_Aim:_ Repeat the entire listing exactly as written.

_Data lines:_

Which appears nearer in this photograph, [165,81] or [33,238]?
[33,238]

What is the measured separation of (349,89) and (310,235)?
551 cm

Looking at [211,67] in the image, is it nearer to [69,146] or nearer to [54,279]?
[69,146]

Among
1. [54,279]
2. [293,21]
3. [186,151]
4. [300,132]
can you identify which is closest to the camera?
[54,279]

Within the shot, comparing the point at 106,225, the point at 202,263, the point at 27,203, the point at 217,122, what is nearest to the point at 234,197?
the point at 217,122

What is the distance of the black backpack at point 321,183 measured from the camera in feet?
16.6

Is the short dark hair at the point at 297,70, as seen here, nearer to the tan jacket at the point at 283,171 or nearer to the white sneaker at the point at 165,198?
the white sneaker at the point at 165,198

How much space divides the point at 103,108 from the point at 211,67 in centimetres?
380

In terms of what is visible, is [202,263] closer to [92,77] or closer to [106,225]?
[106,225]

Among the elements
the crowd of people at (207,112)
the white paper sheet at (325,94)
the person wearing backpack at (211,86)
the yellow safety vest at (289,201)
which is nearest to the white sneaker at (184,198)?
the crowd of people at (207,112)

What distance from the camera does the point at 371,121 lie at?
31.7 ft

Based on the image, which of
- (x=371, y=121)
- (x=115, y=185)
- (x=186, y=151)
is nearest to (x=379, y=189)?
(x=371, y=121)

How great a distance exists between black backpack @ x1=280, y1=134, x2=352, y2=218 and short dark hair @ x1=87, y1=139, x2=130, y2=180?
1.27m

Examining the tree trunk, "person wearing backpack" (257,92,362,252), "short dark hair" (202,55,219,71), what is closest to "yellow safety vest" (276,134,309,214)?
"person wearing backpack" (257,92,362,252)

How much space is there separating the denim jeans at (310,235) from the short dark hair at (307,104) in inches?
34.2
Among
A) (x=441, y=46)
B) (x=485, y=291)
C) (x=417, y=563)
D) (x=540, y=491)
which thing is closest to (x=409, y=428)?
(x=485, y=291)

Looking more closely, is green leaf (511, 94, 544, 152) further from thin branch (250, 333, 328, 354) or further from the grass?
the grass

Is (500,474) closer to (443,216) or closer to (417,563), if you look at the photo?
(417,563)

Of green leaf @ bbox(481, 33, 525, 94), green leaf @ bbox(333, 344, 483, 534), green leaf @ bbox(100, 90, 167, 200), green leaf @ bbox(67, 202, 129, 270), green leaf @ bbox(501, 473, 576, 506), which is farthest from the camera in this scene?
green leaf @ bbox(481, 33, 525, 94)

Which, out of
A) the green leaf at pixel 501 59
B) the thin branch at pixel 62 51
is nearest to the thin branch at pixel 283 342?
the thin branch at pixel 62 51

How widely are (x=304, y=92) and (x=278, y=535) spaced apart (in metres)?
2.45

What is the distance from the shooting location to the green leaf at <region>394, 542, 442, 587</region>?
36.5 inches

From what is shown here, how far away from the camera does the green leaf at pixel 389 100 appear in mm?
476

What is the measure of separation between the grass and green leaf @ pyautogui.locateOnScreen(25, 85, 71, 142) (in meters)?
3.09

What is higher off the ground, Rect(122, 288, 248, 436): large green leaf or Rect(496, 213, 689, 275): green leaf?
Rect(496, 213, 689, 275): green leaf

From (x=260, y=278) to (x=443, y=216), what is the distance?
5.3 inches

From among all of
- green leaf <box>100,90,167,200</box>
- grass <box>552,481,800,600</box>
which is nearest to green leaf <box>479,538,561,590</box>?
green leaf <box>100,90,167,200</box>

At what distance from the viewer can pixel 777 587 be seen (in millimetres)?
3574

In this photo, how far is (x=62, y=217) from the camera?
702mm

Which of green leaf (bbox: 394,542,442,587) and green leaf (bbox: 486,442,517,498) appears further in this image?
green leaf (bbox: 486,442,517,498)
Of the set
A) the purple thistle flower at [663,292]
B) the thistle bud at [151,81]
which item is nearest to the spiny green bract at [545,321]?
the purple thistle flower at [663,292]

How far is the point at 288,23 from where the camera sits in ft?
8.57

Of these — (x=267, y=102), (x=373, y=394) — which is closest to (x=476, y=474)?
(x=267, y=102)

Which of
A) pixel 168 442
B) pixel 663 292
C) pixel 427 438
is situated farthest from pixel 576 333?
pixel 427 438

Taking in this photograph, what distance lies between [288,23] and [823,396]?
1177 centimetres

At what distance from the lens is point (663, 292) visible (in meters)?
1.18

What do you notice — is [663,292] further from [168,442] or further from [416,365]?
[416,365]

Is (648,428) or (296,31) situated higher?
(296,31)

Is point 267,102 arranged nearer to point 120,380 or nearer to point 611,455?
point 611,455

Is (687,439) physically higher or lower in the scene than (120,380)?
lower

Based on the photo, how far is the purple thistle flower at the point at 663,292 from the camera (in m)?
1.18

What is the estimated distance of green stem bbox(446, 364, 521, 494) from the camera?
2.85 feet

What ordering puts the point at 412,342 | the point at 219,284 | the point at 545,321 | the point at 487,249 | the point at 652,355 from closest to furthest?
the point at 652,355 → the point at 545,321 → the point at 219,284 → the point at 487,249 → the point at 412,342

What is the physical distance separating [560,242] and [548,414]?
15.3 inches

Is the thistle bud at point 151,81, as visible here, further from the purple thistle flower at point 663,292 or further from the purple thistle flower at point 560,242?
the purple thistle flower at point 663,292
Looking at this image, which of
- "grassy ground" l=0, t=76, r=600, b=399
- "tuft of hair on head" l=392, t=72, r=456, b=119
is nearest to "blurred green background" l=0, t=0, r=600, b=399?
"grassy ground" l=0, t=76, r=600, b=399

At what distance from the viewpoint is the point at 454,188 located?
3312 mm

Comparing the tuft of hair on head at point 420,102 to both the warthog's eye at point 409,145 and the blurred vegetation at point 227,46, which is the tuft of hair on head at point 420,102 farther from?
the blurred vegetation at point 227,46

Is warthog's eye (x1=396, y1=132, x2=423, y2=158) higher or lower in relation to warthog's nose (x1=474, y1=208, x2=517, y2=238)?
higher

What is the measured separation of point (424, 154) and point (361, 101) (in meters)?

_Exercise answer:_
Which appears nearer in this photograph, [165,81] or [33,238]?
[33,238]

What is the measured separation of (349,89) and (310,235)?
551 cm

Looking at [211,67] in the image, is it nearer to [69,146] or nearer to [54,279]?
[69,146]

Among
1. [54,279]
2. [293,21]
3. [186,151]
4. [300,132]
can you identify which is closest to the camera?
[54,279]

Within the shot, comparing the point at 106,225, the point at 202,263, the point at 27,203, the point at 217,122, what is nearest to the point at 234,197?
the point at 217,122

What is the distance of the black backpack at point 321,183 measured from the camera in feet?
16.6

Is the short dark hair at the point at 297,70, as seen here, nearer to the tan jacket at the point at 283,171 or nearer to the white sneaker at the point at 165,198?
the white sneaker at the point at 165,198

How much space divides the point at 103,108 from the point at 211,67 in centimetres?
380

In terms of what is visible, is [202,263] closer to [92,77] or closer to [106,225]?
[106,225]

Among the elements
the crowd of people at (207,112)
the white paper sheet at (325,94)
the person wearing backpack at (211,86)
the yellow safety vest at (289,201)
which is nearest to the white sneaker at (184,198)?
the crowd of people at (207,112)

What distance from the camera does the point at 371,121 lie at?
31.7 ft

Based on the image, which of
- (x=371, y=121)
- (x=115, y=185)
- (x=186, y=151)
is nearest to (x=379, y=189)?
(x=371, y=121)

How great a distance exists between black backpack @ x1=280, y1=134, x2=352, y2=218 and short dark hair @ x1=87, y1=139, x2=130, y2=180?
1.27m

Examining the tree trunk, "person wearing backpack" (257,92,362,252), "short dark hair" (202,55,219,71), what is closest to "yellow safety vest" (276,134,309,214)?
"person wearing backpack" (257,92,362,252)

How much space is there separating the denim jeans at (310,235) from the short dark hair at (307,104) in inches?
34.2
Among
A) (x=441, y=46)
B) (x=485, y=291)
C) (x=417, y=563)
D) (x=540, y=491)
which thing is closest to (x=409, y=428)?
(x=485, y=291)

Looking more closely, is green leaf (511, 94, 544, 152) further from thin branch (250, 333, 328, 354) or further from the grass?
the grass

Is (500,474) closer to (443,216) or closer to (417,563), if you look at the photo?
(417,563)

Of green leaf @ bbox(481, 33, 525, 94), green leaf @ bbox(333, 344, 483, 534), green leaf @ bbox(100, 90, 167, 200), green leaf @ bbox(67, 202, 129, 270), green leaf @ bbox(501, 473, 576, 506), which is farthest from the camera in this scene?
green leaf @ bbox(481, 33, 525, 94)

Which, out of
A) the green leaf at pixel 501 59
B) the thin branch at pixel 62 51
is nearest to the thin branch at pixel 283 342?
the thin branch at pixel 62 51

How widely are (x=304, y=92) and (x=278, y=535) spaced apart (in metres)?
2.45

What is the distance from the shooting location to the green leaf at <region>394, 542, 442, 587</region>?
36.5 inches

From what is shown here, how far away from the camera does the green leaf at pixel 389 100 appear in mm?
476

What is the measure of separation between the grass and green leaf @ pyautogui.locateOnScreen(25, 85, 71, 142) (in meters)?
3.09

What is higher off the ground, Rect(122, 288, 248, 436): large green leaf or Rect(496, 213, 689, 275): green leaf?
Rect(496, 213, 689, 275): green leaf

From (x=260, y=278) to (x=443, y=216), what is the distance?
5.3 inches

From among all of
- green leaf <box>100,90,167,200</box>
- grass <box>552,481,800,600</box>
which is nearest to green leaf <box>479,538,561,590</box>?
green leaf <box>100,90,167,200</box>

At what distance from the viewer can pixel 777 587 be seen (in millimetres)?
3574

In this photo, how far is (x=62, y=217) from the camera?
702mm

Which of green leaf (bbox: 394,542,442,587) and green leaf (bbox: 486,442,517,498) appears further in this image?
green leaf (bbox: 486,442,517,498)
Of the set
A) the purple thistle flower at [663,292]
B) the thistle bud at [151,81]
which item is nearest to the spiny green bract at [545,321]?
the purple thistle flower at [663,292]

How far is the point at 288,23 from where the camera sits in ft?
8.57

Of these — (x=267, y=102), (x=373, y=394) — which is closest to (x=476, y=474)?
(x=267, y=102)

Which of
A) pixel 168 442
B) pixel 663 292
C) pixel 427 438
is situated farthest from pixel 576 333?
pixel 427 438

Taking in this photograph, what distance lies between [288,23] and [823,396]?
1177 centimetres

At what distance from the lens is point (663, 292) visible (in meters)?
1.18

What do you notice — is [663,292] further from [168,442] or further from [416,365]?
[416,365]

Is (648,428) or (296,31) situated higher?
(296,31)

Is point 267,102 arranged nearer to point 120,380 or nearer to point 611,455?
point 611,455

Is (687,439) physically higher or lower in the scene than (120,380)?
lower

Based on the photo, how far is the purple thistle flower at the point at 663,292 from the camera (in m)?
1.18

What is the estimated distance of green stem bbox(446, 364, 521, 494) from the camera?
2.85 feet

What ordering puts the point at 412,342 | the point at 219,284 | the point at 545,321 | the point at 487,249 | the point at 652,355 from closest to furthest?
the point at 652,355 → the point at 545,321 → the point at 219,284 → the point at 487,249 → the point at 412,342

What is the physical distance separating [560,242] and [548,414]?
15.3 inches

Is the thistle bud at point 151,81, as visible here, further from the purple thistle flower at point 663,292 or further from the purple thistle flower at point 560,242?
the purple thistle flower at point 663,292
Looking at this image, which of
- "grassy ground" l=0, t=76, r=600, b=399
- "tuft of hair on head" l=392, t=72, r=456, b=119
is nearest to "blurred green background" l=0, t=0, r=600, b=399?
"grassy ground" l=0, t=76, r=600, b=399

At what distance from the viewpoint is the point at 454,188 located?
3312 mm

Comparing the tuft of hair on head at point 420,102 to both the warthog's eye at point 409,145 and the blurred vegetation at point 227,46, which is the tuft of hair on head at point 420,102 farther from?
the blurred vegetation at point 227,46

Is warthog's eye (x1=396, y1=132, x2=423, y2=158) higher or lower in relation to warthog's nose (x1=474, y1=208, x2=517, y2=238)?
higher

What is the measured separation of point (424, 154) and point (361, 101) (in meters)?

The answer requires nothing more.